Things I still want to do:

At the moment article makes a new request to the page in order to extract content. This probably should be refactored out, moving the initial Article request to fetch instead of parse perhaps?
There seem to be a couple of broken tests that need to be fixed up. related to document cloud, and something about a zip file
For some reason the ui doesn't work in dev. Looks to be related to gunicorn
Add documentation both into the code and into the docs
See how all this integrates into the ftm Article that @pudo has previously created
End to end testing

Addendum:

It's worth being mindful of the fact that the newspaper/newspaper3k library does not seem to have had any major updates in a while. Would be problematic to start relying on this only to find it holding future development back.

In my own fiddling with this problem (how to extract the useful information from an article and remove all the extra cruft) I've had it in my mind to attempt using ML. Record each page as an image and then train up something to handle information extraction. Would probably be able to handle a wider variety of news outlets without configuration with the downside being that it will not always get things right. Something to think about.

pudo commented 3 years ago

Thanks for keeping this going, very cool feature add. Some misc feedback:

I wonder if we should rename aleph_emit to aleph_document internally for clarity (we could still support aleph_emit as an alias in setup.py).
I'm not sure about the split of responsibilities between parse_article and aleph_entity: I feel parse_article should handle emitting properties that are assembled, and those just get pushed wholesale to the API in aleph_entity.
Regarding languages and countries: on the Aleph side, these are validated against followthemoney.

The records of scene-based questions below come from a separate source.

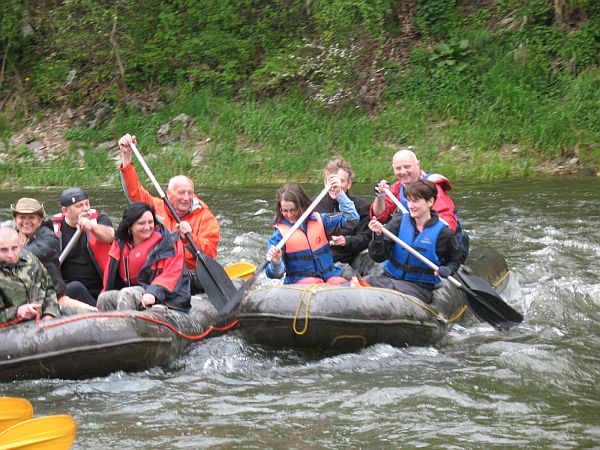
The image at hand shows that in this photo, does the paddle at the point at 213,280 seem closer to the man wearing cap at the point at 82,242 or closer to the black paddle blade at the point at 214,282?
the black paddle blade at the point at 214,282

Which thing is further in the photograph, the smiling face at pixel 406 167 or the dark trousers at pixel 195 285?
the smiling face at pixel 406 167

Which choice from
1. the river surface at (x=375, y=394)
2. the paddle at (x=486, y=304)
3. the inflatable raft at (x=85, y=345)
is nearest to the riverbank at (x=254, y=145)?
the river surface at (x=375, y=394)

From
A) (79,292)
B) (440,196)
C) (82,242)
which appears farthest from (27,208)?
(440,196)

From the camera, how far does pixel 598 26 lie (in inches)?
563

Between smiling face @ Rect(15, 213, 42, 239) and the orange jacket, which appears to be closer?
smiling face @ Rect(15, 213, 42, 239)

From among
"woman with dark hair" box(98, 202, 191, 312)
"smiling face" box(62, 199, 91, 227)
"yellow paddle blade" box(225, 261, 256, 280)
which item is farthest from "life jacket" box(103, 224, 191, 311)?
"yellow paddle blade" box(225, 261, 256, 280)

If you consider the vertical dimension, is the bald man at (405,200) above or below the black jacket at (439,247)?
A: above

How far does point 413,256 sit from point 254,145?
28.9 ft

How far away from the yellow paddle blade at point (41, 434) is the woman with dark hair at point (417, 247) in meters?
2.63

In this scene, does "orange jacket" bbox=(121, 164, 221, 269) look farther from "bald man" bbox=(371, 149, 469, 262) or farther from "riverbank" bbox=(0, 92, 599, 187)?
"riverbank" bbox=(0, 92, 599, 187)

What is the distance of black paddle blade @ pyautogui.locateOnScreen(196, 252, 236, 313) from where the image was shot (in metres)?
6.25

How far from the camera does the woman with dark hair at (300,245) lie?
20.1 ft

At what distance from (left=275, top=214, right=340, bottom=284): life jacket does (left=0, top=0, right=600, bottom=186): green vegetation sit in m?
6.96

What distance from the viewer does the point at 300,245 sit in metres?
6.17
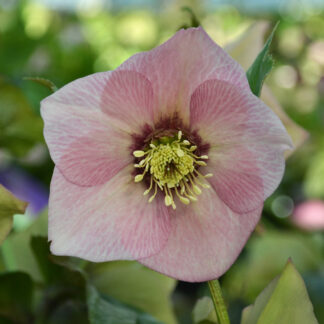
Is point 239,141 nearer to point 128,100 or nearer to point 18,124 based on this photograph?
point 128,100

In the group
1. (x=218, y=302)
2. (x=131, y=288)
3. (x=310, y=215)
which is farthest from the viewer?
(x=310, y=215)

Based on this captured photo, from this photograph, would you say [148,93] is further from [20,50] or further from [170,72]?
[20,50]

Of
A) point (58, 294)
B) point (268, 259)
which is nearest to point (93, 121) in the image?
point (58, 294)

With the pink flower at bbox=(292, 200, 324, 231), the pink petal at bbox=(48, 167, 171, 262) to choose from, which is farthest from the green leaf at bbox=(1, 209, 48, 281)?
the pink flower at bbox=(292, 200, 324, 231)

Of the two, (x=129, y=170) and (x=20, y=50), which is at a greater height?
(x=129, y=170)

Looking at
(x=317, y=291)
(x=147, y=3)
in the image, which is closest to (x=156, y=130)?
(x=317, y=291)

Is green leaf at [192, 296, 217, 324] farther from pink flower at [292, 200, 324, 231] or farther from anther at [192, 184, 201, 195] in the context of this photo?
pink flower at [292, 200, 324, 231]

Since memorious now also depends on that, we could very easily do a prelim normalisation/validation there and produce some good logging. I assume that's also what include_languages tries to deal with:

from followthmoney.types import registry

country_code = registry.country.clean('Russia')
lang_code = registry.language.clean('ru')

p.s. Regarding line breaks: would be awesome to set up black and adopt it's defaults for other linters (like flake8) as well :)

Rosencrantz commented 3 years ago

Possibly, although a document is an entity. I wonder whether something like aleph_ingest might work? Either way we'd need to deprecate if this is something that our users rely on in their own Aleph instances. Doubling up in the setup.py would be a good idea!

I'm still playing with parsing data. In the latest commit i've changed things around. Now you can specify a xpath to use to extract information from an article (or whatever type you want to parse). There is now a separate article.py file in the example folder that contains the parse and parse_article methods. Parse extracts content using newspaper3k. parse_article looks at the yaml file. If an xpath is defined for the property it will use it, otherwise it will default to using newspaper.

I did this because newspaper doesn't always succeed in extract all the data so I wanted to be able to manually configure it. As it stands setup could be used across multiple news sites and configured individually for each. It's also not restricted to articles. In theory I think you could parse the data into any Aleph type, you'd simply need to create a file that defines the schema and puts data into the appropriate field.

I've added an aleph_entity method to aleph.py and abstracted some of the common code into a separate method.

Rosencrantz commented 3 years ago

Small update. You can now create arbitrary entities via aleph_entity. At the moment you need to specify a schema in the yaml file along with the properties which take xpath values for their information. That data is then pushed into aleph using write_entities.